> TASK DETAILS
Arrange the records from the very start through the line containing "rusty metal roof [39, 367, 274, 407]" as a two-column CSV with the headers text and answer. Give one row per record, put each field in quotes, turn line breaks into spaces, and leave out the pictures.
═══
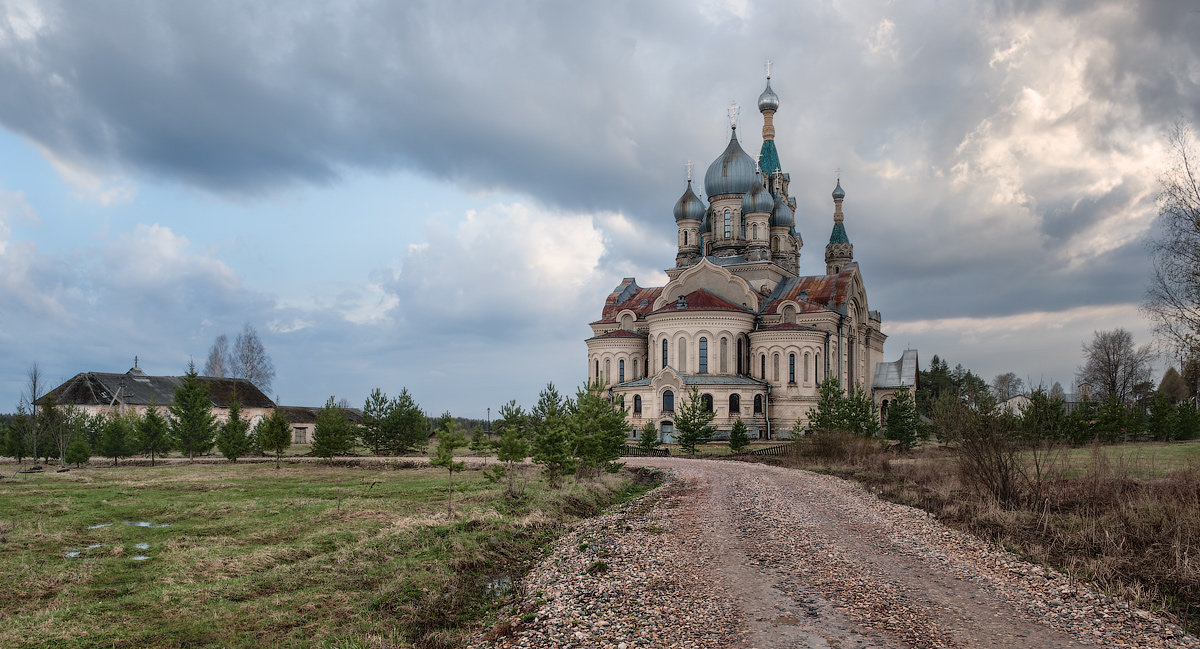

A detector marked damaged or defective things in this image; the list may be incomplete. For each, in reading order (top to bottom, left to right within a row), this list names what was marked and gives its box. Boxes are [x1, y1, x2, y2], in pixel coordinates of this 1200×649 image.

damaged roof [37, 367, 276, 407]
rusty metal roof [39, 367, 274, 407]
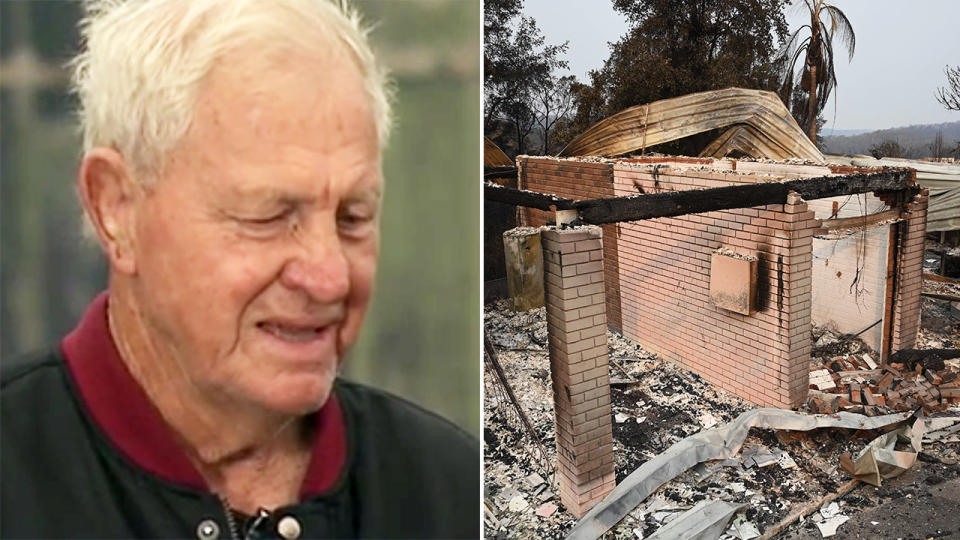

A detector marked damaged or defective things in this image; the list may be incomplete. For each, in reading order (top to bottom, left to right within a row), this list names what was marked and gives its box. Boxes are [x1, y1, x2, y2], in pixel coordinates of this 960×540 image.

charred wooden beam [484, 185, 572, 212]
charred wooden beam [568, 171, 916, 226]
═══
> THE OUTPUT
text,answer
"A detector marked damaged or defective things in this image; the list may be incomplete. For each, in reading order (top to bottom, left to right within a row), this list names what was marked and gives its box. Boxes are [x1, y1, x2, y2], in pixel coordinates of this 1200×649 image.","damaged roof [37, 367, 276, 407] rusty metal roof [39, 367, 274, 407]"